With respect of particular hiperparameters:
* The dimension of embeddings d is 128.

In [None]:
# This line initializes the GPU (cuda).
device = torch.device("cuda" if torch.cuda.is_available() else "cpu")

# This is the constructor of the model we defined.
model = SAKTModel(n_questions, embed_dim=128)

# We construct a optimizer object.
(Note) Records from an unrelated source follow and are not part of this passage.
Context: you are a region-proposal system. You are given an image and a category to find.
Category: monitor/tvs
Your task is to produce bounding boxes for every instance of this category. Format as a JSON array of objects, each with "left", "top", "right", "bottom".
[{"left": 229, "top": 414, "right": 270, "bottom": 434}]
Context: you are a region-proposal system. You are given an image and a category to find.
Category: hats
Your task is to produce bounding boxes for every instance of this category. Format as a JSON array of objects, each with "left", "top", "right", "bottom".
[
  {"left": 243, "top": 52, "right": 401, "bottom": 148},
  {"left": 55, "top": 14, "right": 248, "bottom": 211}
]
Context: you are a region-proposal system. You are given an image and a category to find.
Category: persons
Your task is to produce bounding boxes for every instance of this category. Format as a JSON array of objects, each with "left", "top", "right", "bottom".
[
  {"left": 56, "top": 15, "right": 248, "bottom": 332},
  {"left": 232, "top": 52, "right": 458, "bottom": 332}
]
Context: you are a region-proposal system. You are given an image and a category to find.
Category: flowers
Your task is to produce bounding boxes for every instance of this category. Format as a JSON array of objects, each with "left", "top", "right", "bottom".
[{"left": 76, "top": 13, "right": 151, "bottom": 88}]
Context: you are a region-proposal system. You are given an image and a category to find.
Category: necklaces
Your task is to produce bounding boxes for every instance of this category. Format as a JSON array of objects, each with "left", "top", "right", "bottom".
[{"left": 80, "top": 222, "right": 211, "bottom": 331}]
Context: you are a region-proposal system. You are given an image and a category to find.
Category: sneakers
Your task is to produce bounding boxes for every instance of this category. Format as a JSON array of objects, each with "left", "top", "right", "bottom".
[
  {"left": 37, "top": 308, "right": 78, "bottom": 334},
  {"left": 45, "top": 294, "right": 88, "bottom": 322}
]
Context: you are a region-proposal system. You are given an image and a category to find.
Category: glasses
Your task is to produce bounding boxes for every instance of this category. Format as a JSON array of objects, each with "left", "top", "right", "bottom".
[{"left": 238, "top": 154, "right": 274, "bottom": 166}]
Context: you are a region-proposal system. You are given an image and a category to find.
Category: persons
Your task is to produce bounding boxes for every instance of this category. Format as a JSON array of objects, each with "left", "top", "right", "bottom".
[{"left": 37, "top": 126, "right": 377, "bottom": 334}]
In this case: ADAM.
#
# optimizer = torch.optim.SGD(model.parameters(), lr=1e-3, momentum=0.99, weight_decay=0.005)
optimizer = torch.optim.Adam(model.parameters(), lr=1e-3)
criterion = nn.BCEWithLogitsLoss()

# This line puts the model in the GPU.
model.to(device)
# This line puts the criterion in the GPU, also.
criterion.to(device)

In [None]:
# We define a function that defines each train epoch.
def train_epoch(model, train_iterator, optim, criterion, device="cpu"):
    # This sets our NN in the training mode (activates dropout and so on)
    model.train()

    # This variables are using throughout the training. Self-explanatory
    train_loss = []
    num_corrects = 0
    num_total = 0
    labels = []
    outs = []
    
    # Progress bar. Note that train_iterator is an argument of the function.
    tbar = tqdm(train_iterator)
    for item in tbar:
        # Gets the first item of train_iterator and sends it to the device and converts
        # it to long type.
        x = item[0].to(device).long()
        # Similar, but with the second index (of the first item).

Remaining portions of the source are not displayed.